[Spatial question entries]
┌──

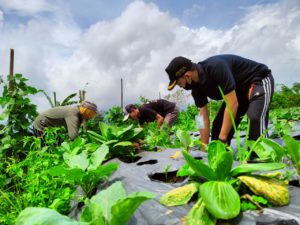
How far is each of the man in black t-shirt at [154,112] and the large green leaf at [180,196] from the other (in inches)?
188

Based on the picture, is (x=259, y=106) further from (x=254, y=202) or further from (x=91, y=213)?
(x=91, y=213)

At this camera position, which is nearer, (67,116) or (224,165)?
(224,165)

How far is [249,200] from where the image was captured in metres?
1.57

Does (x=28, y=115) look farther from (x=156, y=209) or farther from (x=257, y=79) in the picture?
(x=156, y=209)

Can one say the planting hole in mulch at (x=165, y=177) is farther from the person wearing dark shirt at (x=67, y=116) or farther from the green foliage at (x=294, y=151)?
the person wearing dark shirt at (x=67, y=116)

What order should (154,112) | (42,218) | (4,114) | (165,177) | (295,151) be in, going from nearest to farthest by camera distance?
1. (42,218)
2. (295,151)
3. (165,177)
4. (4,114)
5. (154,112)

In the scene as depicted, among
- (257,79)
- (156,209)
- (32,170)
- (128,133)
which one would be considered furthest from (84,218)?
(257,79)

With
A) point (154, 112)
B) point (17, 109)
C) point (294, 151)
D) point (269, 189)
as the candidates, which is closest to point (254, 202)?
point (269, 189)

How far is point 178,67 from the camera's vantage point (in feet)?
10.1

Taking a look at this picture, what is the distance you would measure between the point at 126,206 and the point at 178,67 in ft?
6.16

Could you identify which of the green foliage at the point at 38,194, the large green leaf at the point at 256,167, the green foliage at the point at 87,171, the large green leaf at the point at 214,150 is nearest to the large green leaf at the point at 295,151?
the large green leaf at the point at 256,167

└──

--- EXERCISE REQUIREMENTS ---
Please update the lines above by changing "camera" to "viewer" wherever it occurs, keeping everything else the same. Leave the pictures out of your answer.

--- RESULT OF THIS EXERCISE ---
How far is each of the man in black t-shirt at [154,112] and the large green leaf at [180,196] from the other (in inches)?
188

Based on the picture, is (x=259, y=106) further from (x=254, y=202) or further from (x=91, y=213)?
(x=91, y=213)

At this viewer position, which is nearer, (67,116) or (224,165)?
(224,165)

How far is [249,200] from where the image was captured in metres?
1.57

Does (x=28, y=115) look farther from (x=156, y=209) or farther from (x=257, y=79) in the picture?
(x=156, y=209)

Can one say the planting hole in mulch at (x=165, y=177) is farther from the person wearing dark shirt at (x=67, y=116) or farther from the green foliage at (x=294, y=151)?
the person wearing dark shirt at (x=67, y=116)

What order should (154,112) | (42,218) | (4,114) | (165,177) | (295,151) be in, going from nearest to farthest by viewer distance?
1. (42,218)
2. (295,151)
3. (165,177)
4. (4,114)
5. (154,112)

In the scene as depicted, among
- (257,79)
- (156,209)
- (32,170)
- (128,133)
which one would be considered furthest from (84,218)?
(257,79)

With
A) point (154, 112)
B) point (17, 109)
C) point (294, 151)
D) point (269, 189)
as the candidates, which is closest to point (254, 202)?
point (269, 189)

How far is point 178,67 from the viewer's vantage point (in feet)?
10.1

Taking a look at this picture, what is the distance you would measure between the point at 126,206 and the point at 178,67 in ft?
6.16

Could you identify which of the green foliage at the point at 38,194, the large green leaf at the point at 256,167, the green foliage at the point at 87,171, the large green leaf at the point at 214,150 is nearest to the large green leaf at the point at 295,151?
the large green leaf at the point at 256,167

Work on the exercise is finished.